Then your finger was out of calibration. You should be able to sense the heat before you touch the chip. :)

Reply to
Michael A. Terrell

"Lunar Lander" Upright Arcade video game by Cinematronics, 1979.

Your vertical velocity is important as you touch down.

Reply to
TheQuickBrownFox

The point is that the manufacturer's schematic symbols are universally

*ugly*. I wouldn't use them on a bet.

As far as the user adding parts to their database, that only happens in a really small company (or a very independent lab in a larger one). There is no way a database admin for a large company is just going to take whatever they're given by a user. The schematic capture database isn't in the driver's seat, either.

Reply to
krw

Exactly. Add to that, the process feedback portion is supposed to be functional too. ISO-9000 isn't a bad system at all, though I've never seen it implemented in any sane (or useful) manner. "Lip service" is being nice.

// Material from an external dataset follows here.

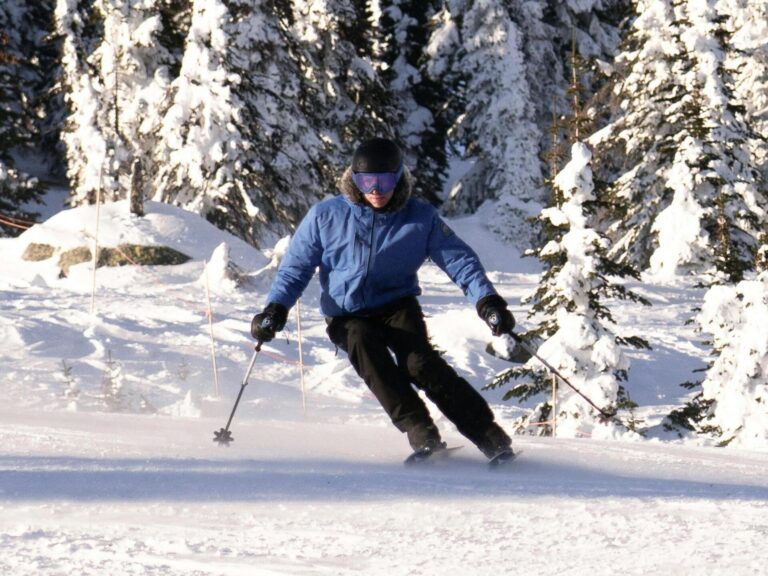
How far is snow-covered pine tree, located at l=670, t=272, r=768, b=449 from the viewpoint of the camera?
11.4 meters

...and then measuring the results, as a feedback to the process.

Reply to
krw

No, there is more to it than that. It certainly started out empirically, when the DoD started to pour money into improving the reliability of solid-state electronics. In those days, only the DoD could afford such things, and the DoD probably bought half of all such components. People knew from experience that hotter stuff failed sooner, so the first step was to do a lot of measurements. This yielded the observation that failure rates of electronic components followed the Arrhenius equation, and yielded the activation energy or more commonly energies. The implication is that the failure processes are chemical in some way. This also led to failure analysis of each failed component, which ultimately led to the specific mechanism. And so on, with an aggregate effort measured in the billions of dollars. Now, many decades later, most of the failure mechanisms are understood, and can be prevented. If it were not so, there would be no modern computers of cellphones or digital television and ...

But as for the original question about how long chips can tolerate overvoltage, the answer is typically microseconds, unless the chip is designed to break down gracefully (like a zener diode). The usual failure mechanism is that the hotter the material the lower the resistance so the current ends up all going through a single hot spot, which literally melts, permanently shorting the device.

Joe Gwinn

Reply to
Joseph Gwinn

You are hard to talk to. As an engineer in a company of some 1500 employees, I would add the part to the schematic database. Purchasing would add their info to it and it could then be used by anyone in the company. I never said anything about the manufacturer's components.

But mostly I was referring to the fact that once the part has been used, regardless of the mechanism, samples in a prototype or a production run, it is in the company and has been entered into the systems, so it shows up internally for others to use. That doesn't matter what size the company is.

Rick

Reply to
rickman

In lots of companies that I work with, IT departments, and company database admins, are already doing all they can to keep stuff from getting done. They sure shouldn't own a PCB library.

A couple of gigabuck companies that I could name (but won't) ask US for copies of their technical and purchasing docs. And they send us documents with identical revs and dates, but different numbers of pages.

--

John Larkin         Highland Technology, Inc 

jlarkin at highlandtechnology dot com 
http://www.highlandtechnology.com 

Precision electronic instrumentation 
Picosecond-resolution Digital Delay and Pulse generators 
Custom laser drivers and controllers 
Photonics and fiberoptic TTL data links 
VME thermocouple, LVDT, synchro   acquisition and simulation
Reply to
John Larkin

Only by pig-headed morons.

Purchasing uses the engineering databases? Your company is out of control! It should be the other way around.

You don't buy components from a manufacturer? The discussion *did* include taking the manufacturer's data, which I replied that only an idiot would do such. They're universally *ugly*. You can continue down that thread if you want but perhaps you should learn to read, first.

How do you resolve conflicts? This is *NOT* as small of a problem as you pretend.